## Activity
Please repeat every entry, keeping each one exactly the same.

Segment Start: Data section

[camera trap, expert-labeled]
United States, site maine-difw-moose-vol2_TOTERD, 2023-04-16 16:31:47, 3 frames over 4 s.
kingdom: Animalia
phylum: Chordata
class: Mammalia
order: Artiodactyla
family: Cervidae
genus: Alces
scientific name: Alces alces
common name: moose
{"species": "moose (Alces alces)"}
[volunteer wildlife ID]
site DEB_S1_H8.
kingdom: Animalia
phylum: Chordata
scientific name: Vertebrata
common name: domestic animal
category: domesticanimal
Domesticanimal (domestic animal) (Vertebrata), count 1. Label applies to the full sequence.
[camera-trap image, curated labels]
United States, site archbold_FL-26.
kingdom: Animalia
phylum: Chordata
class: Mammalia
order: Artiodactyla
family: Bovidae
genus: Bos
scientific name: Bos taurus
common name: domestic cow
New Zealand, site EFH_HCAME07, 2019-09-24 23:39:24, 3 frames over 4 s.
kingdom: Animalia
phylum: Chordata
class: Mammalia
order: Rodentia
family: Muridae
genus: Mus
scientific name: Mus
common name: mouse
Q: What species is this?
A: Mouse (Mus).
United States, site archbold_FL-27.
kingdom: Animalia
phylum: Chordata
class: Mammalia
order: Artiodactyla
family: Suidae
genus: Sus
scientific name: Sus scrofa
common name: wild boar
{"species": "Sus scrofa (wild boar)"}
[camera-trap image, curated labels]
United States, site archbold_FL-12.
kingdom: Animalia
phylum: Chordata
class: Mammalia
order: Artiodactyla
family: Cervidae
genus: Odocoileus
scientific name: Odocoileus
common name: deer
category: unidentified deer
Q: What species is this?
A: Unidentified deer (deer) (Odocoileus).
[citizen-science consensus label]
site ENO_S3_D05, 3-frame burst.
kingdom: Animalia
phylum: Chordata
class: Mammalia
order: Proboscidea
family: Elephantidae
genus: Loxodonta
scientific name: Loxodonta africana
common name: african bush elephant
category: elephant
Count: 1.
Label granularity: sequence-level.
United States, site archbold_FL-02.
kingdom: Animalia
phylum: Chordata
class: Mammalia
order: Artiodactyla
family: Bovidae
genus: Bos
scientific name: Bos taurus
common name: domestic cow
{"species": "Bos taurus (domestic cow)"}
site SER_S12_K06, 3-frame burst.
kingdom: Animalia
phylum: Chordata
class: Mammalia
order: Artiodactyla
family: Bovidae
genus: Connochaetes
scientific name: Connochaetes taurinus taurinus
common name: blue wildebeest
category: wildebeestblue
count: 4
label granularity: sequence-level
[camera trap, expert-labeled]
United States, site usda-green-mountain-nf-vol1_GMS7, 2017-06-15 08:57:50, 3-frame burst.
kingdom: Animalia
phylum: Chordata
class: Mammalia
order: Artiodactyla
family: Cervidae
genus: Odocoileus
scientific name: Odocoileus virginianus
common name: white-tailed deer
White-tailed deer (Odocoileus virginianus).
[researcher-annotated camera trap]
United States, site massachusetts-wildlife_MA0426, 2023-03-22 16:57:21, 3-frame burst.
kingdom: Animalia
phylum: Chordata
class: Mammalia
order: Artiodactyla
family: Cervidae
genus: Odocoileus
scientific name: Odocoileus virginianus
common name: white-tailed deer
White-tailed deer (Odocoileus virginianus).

Segment End: Data section

## Solution below
[camera trap, expert-labeled]
United States, site maine-difw-moose-vol2_TOTERD, 2023-04-16 16:31:47, 3 frames over 4 s.
kingdom: Animalia
phylum: Chordata
class: Mammalia
order: Artiodactyla
family: Cervidae
genus: Alces
scientific name: Alces alces
common name: moose
{"species": "moose (Alces alces)"}
[volunteer wildlife ID]
site DEB_S1_H8.
kingdom: Animalia
phylum: Chordata
scientific name: Vertebrata
common name: domestic animal
category: domesticanimal
Domesticanimal (domestic animal) (Vertebrata), count 1. Label applies to the full sequence.
[camera-trap image, curated labels]
United States, site archbold_FL-26.
kingdom: Animalia
phylum: Chordata
class: Mammalia
order: Artiodactyla
family: Bovidae
genus: Bos
scientific name: Bos taurus
common name: domestic cow
New Zealand, site EFH_HCAME07, 2019-09-24 23:39:24, 3 frames over 4 s.
kingdom: Animalia
phylum: Chordata
class: Mammalia
order: Rodentia
family: Muridae
genus: Mus
scientific name: Mus
common name: mouse
Q: What species is this?
A: Mouse (Mus).
United States, site archbold_FL-27.
kingdom: Animalia
phylum: Chordata
class: Mammalia
order: Artiodactyla
family: Suidae
genus: Sus
scientific name: Sus scrofa
common name: wild boar
{"species": "Sus scrofa (wild boar)"}
[camera-trap image, curated labels]
United States, site archbold_FL-12.
kingdom: Animalia
phylum: Chordata
class: Mammalia
order: Artiodactyla
family: Cervidae
genus: Odocoileus
scientific name: Odocoileus
common name: deer
category: unidentified deer
Q: What species is this?
A: Unidentified deer (deer) (Odocoileus).
[citizen-science consensus label]
site ENO_S3_D05, 3-frame burst.
kingdom: Animalia
phylum: Chordata
class: Mammalia
order: Proboscidea
family: Elephantidae
genus: Loxodonta
scientific name: Loxodonta africana
common name: african bush elephant
category: elephant
Count: 1.
Label granularity: sequence-level.
United States, site archbold_FL-02.
kingdom: Animalia
phylum: Chordata
class: Mammalia
order: Artiodactyla
family: Bovidae
genus: Bos
scientific name: Bos taurus
common name: domestic cow
{"species": "Bos taurus (domestic cow)"}
site SER_S12_K06, 3-frame burst.
kingdom: Animalia
phylum: Chordata
class: Mammalia
order: Artiodactyla
family: Bovidae
genus: Connochaetes
scientific name: Connochaetes taurinus taurinus
common name: blue wildebeest
category: wildebeestblue
count: 4
label granularity: sequence-level
[camera trap, expert-labeled]
United States, site usda-green-mountain-nf-vol1_GMS7, 2017-06-15 08:57:50, 3-frame burst.
kingdom: Animalia
phylum: Chordata
class: Mammalia
order: Artiodactyla
family: Cervidae
genus: Odocoileus
scientific name: Odocoileus virginianus
common name: white-tailed deer
White-tailed deer (Odocoileus virginianus).
[researcher-annotated camera trap]
United States, site massachusetts-wildlife_MA0426, 2023-03-22 16:57:21, 3-frame burst.
kingdom: Animalia
phylum: Chordata
class: Mammalia
order: Artiodactyla
family: Cervidae
genus: Odocoileus
scientific name: Odocoileus virginianus
common name: white-tailed deer
White-tailed deer (Odocoileus virginianus).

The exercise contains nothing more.